Angenommen, du beugst dich:

  • Weichstahl

  • 3 mm dick

  • 1,000 mm Biegelänge

  • V-Öffnung ~ 24 Mm (≈ 8× Dicke)

Du gibst diese Werte in deine Tonnagetabelle/Rechner ein, um die insgesamt erforderliche Kraft zu ermitteln.

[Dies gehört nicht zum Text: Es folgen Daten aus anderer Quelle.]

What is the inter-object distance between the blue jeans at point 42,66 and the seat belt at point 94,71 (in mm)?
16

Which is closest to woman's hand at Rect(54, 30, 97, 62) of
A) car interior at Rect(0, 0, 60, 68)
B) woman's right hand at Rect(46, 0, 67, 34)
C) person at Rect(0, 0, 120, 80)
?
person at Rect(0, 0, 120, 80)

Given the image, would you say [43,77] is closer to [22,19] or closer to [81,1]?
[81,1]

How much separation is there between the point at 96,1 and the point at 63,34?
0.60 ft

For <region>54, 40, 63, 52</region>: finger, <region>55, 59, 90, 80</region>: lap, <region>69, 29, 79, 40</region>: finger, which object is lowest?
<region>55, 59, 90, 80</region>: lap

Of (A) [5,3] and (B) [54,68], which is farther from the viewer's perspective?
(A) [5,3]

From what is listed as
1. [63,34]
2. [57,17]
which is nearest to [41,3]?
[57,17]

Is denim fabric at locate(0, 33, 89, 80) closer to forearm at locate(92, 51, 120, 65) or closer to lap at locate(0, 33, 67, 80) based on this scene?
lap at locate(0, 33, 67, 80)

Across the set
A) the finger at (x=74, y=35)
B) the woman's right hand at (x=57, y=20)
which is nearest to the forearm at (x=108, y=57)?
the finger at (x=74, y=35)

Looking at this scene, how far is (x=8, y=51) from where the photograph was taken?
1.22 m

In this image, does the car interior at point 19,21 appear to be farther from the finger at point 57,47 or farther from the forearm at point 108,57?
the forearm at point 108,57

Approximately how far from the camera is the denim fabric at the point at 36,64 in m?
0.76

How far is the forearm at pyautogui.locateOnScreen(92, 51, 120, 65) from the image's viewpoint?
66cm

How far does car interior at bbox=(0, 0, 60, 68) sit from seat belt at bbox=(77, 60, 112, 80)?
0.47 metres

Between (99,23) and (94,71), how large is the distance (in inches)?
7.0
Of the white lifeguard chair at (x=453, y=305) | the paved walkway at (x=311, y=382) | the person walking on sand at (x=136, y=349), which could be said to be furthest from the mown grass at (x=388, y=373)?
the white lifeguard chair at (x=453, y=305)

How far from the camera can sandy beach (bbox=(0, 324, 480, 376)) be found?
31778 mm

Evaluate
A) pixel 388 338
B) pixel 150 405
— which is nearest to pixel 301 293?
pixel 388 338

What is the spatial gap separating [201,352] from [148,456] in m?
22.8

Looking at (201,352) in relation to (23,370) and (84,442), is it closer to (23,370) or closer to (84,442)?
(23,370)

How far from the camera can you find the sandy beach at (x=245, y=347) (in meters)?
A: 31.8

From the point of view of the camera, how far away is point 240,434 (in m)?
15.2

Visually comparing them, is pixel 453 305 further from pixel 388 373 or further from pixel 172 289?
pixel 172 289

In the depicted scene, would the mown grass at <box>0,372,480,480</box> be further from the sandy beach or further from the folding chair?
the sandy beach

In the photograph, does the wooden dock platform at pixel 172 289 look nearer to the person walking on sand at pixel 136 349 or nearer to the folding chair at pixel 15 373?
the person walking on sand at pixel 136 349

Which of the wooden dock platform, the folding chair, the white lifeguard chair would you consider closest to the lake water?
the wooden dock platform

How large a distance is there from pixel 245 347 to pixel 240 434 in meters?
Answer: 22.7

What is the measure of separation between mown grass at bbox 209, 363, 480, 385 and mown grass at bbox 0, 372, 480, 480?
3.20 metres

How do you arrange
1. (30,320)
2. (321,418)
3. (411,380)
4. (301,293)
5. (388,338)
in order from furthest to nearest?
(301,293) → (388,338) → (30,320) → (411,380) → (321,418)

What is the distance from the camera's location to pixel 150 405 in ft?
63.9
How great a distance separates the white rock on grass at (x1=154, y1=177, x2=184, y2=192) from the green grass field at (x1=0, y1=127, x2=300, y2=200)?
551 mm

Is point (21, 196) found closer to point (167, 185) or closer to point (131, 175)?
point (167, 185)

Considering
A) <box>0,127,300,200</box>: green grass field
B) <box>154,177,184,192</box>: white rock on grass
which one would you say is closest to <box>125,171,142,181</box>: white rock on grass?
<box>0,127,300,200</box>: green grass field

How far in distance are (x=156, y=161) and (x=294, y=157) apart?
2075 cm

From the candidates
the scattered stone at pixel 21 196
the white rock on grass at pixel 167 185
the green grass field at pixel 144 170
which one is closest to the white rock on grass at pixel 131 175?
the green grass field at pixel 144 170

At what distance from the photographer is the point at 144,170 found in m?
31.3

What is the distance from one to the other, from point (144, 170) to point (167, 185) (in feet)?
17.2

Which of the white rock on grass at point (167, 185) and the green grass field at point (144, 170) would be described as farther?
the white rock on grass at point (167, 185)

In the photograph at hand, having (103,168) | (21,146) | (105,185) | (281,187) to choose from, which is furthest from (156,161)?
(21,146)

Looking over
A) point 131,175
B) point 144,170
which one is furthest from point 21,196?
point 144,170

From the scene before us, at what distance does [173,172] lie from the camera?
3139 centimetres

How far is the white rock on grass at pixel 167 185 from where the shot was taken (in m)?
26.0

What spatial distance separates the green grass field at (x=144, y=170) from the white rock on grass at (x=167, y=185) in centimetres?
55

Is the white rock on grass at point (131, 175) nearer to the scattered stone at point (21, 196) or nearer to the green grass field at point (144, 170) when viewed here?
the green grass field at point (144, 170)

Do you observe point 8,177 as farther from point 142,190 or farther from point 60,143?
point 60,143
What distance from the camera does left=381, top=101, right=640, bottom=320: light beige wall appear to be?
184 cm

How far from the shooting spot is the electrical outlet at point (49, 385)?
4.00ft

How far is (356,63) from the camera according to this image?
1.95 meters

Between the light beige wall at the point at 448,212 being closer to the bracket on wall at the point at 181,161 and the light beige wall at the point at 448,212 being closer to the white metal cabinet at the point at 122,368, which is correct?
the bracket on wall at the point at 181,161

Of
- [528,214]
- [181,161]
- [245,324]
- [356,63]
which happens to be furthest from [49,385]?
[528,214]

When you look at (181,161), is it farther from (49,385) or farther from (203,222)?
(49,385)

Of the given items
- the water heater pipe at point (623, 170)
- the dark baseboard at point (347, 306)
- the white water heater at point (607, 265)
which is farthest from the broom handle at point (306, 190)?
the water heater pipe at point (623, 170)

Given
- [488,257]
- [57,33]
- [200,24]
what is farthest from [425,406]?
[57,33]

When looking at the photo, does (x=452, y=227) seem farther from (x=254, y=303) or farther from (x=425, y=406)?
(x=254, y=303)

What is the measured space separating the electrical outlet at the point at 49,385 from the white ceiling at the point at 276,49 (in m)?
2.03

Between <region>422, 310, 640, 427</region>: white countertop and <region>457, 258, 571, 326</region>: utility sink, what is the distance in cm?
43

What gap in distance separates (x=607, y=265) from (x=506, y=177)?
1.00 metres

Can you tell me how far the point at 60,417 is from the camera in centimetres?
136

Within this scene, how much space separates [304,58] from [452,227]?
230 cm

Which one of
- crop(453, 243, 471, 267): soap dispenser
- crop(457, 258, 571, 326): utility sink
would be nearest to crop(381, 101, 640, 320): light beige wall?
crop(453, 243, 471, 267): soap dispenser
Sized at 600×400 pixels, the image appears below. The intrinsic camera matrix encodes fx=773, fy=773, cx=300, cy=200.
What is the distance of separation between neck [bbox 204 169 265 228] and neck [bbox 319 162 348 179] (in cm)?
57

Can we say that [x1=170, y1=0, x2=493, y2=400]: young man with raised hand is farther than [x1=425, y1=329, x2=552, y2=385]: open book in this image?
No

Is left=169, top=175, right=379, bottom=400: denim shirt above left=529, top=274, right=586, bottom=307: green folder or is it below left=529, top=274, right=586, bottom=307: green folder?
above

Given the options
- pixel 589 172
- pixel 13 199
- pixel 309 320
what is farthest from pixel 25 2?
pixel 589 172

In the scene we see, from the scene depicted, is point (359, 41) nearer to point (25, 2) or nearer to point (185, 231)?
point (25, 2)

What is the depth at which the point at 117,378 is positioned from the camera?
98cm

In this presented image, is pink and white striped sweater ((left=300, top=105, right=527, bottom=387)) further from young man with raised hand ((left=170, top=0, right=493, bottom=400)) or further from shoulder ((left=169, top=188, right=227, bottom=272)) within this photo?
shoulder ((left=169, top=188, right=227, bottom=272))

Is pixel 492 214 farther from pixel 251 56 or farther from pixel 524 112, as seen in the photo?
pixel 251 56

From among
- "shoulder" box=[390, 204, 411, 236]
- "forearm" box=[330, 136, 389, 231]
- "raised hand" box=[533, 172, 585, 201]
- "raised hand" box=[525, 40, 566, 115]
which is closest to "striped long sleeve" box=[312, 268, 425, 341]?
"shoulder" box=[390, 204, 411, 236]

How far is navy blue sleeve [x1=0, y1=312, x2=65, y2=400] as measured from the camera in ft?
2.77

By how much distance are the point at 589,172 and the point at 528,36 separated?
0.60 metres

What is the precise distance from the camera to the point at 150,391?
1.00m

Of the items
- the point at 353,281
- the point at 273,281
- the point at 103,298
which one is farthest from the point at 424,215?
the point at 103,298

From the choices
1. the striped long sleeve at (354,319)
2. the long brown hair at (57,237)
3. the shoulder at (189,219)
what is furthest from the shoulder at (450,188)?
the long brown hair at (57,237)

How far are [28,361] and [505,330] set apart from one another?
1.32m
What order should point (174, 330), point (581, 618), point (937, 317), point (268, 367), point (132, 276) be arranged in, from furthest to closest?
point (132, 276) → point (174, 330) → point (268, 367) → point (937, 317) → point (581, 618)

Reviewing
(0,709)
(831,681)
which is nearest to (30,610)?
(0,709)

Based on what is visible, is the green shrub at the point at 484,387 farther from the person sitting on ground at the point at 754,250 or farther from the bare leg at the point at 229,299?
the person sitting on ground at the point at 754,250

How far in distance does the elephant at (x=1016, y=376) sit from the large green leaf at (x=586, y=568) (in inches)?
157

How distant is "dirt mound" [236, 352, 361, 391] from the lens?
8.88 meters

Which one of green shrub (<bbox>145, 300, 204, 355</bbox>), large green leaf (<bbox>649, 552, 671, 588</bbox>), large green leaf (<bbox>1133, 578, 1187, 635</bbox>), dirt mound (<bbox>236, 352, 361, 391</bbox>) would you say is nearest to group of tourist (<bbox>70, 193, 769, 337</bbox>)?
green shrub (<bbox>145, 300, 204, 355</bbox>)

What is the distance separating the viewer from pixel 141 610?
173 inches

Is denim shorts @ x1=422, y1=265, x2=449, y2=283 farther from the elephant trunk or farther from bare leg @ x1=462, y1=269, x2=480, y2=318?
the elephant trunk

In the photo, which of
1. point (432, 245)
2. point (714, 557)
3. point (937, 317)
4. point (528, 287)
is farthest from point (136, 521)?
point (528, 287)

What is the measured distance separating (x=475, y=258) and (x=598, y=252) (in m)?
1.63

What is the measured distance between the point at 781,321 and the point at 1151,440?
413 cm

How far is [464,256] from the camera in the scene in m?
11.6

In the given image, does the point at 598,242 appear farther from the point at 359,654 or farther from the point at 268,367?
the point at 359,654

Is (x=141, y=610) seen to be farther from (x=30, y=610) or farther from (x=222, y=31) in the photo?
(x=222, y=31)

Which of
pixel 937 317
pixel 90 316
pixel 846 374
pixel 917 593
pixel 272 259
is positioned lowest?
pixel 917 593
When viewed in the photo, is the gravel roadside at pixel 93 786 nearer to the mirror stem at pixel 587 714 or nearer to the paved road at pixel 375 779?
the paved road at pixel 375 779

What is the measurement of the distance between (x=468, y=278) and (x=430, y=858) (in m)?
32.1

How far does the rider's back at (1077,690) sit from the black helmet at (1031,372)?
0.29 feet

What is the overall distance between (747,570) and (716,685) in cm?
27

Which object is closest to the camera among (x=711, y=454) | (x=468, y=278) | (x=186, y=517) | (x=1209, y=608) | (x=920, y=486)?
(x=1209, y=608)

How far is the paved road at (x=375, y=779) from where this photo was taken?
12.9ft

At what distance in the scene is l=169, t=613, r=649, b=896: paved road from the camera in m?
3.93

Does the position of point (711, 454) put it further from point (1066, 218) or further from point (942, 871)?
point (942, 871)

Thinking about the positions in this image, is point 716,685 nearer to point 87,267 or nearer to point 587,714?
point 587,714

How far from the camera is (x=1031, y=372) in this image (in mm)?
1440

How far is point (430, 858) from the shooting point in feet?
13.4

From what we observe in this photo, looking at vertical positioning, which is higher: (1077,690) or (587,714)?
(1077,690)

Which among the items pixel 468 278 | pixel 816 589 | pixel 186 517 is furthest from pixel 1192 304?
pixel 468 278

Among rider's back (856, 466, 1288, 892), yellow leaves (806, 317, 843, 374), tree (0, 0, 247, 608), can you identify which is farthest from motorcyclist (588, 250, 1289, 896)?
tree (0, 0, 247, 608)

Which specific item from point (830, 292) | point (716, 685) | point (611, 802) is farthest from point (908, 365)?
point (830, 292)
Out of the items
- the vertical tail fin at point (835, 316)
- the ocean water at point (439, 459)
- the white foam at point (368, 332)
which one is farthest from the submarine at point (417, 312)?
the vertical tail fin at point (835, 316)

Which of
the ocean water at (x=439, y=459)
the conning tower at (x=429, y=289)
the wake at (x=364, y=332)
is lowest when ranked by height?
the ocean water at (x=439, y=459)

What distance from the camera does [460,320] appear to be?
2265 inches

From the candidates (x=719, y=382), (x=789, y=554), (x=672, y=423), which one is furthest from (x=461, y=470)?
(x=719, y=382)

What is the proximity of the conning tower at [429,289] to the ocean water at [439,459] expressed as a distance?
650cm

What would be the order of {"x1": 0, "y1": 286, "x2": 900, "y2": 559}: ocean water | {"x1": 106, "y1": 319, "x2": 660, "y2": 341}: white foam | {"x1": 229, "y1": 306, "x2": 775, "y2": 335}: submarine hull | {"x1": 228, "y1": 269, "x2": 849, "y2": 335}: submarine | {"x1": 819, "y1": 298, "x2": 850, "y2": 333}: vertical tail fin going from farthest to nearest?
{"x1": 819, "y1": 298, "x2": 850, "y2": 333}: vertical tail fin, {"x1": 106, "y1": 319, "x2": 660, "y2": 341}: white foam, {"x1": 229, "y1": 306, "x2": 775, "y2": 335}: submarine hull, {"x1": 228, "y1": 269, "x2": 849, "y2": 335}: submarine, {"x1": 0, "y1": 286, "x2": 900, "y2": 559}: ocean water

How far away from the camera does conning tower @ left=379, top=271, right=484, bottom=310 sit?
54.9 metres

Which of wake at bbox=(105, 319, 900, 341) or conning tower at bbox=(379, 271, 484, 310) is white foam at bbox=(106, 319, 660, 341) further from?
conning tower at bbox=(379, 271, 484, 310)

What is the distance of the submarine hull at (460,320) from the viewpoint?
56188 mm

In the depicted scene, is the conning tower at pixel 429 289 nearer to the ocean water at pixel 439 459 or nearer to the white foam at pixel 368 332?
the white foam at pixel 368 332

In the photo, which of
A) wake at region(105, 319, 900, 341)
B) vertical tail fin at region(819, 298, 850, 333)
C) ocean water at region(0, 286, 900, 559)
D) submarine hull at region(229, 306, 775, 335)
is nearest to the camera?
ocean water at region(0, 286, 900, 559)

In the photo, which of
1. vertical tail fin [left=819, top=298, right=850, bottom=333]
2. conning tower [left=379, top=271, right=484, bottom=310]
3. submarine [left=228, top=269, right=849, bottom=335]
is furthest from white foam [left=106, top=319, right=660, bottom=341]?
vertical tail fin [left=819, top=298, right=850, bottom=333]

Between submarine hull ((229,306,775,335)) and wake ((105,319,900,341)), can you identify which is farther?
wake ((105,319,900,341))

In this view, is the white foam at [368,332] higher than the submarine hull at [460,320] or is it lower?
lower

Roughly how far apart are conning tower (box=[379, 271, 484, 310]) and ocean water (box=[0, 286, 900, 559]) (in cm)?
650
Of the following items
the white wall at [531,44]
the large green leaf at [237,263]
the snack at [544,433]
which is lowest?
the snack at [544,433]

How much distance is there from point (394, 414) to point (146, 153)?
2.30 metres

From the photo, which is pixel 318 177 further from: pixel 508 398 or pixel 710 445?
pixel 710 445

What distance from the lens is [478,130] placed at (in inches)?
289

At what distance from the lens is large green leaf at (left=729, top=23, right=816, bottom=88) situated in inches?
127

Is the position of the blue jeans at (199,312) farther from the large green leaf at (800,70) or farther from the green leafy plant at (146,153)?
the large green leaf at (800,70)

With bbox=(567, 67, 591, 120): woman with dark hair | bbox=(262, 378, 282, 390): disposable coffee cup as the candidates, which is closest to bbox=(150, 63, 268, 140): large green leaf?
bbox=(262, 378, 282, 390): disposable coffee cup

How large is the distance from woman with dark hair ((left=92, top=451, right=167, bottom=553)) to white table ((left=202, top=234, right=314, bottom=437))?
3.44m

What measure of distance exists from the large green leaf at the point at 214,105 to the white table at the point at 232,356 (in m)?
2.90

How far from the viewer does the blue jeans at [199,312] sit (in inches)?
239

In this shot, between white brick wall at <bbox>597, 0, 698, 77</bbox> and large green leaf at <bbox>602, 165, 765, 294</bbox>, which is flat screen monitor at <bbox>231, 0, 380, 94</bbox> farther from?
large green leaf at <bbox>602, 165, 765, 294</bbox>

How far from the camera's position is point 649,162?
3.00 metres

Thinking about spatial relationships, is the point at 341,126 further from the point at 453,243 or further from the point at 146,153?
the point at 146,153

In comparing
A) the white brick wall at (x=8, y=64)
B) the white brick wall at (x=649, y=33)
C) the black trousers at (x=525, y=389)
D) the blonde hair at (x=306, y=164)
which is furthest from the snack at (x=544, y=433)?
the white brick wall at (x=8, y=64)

Wenn du dieselbe Geometrie auf Edelstahl umstellst., Die erforderliche Tonnage steigt erheblich an (oft modelliert als ~1,5× In vielen Rechnerkonventionen).

Die genaue Tonnenzahl hängt von der Konstante bzw. den Einheiten des Rechners ab, Aber die Entscheidungslogik bleibt gleich.


Häufige Fehler, die zu falscher Tonnage führen

  • Benutzend Teillänge anstelle von Tatsächliche Bieglänge pro Treffer

  • Vergessend, dass Die Dicke ist quadriert Im Kraftverhalten

  • Wahl eines zu kleine V-Öffnung und steigende Tonnage

  • Edelstahl wie Weichstahl behandeln (oder das Mischen von Legierungen ohne Validierung)

  • Man ignoriert die Werkzeugtonnagewerte und prüft nur die Pressbremse-Wertung


Praktische Empfehlung für JS RAGOS-Nutzer

Wenn Sie eine zuverlässige Tonnageplanung in ganz Nordamerika wünschen, Europa, und Produktionsumgebungen in Asien, Standardisieren Sie Ihren Prozess:

  • Verwenden Sie konsequent V-Eröffnungsregeln pro Dickenbereich

  • Einen Werkstattstandard aufrechterhalten Tonnagerechner oder Diagramm

  • Dokumentiere Materialfaktoren nach Legierungsfamilien, die du tatsächlich biegen

  • Validiere neue Materialien mit kurzen Testgutscheinen vor vollständigen Läufen

 

Dieser Ansatz reduziert Versuch und Irrtum, verbessert die Wiederholbarkeit, und hilft, sowohl Maschine als auch Werkzeuge zu schützen.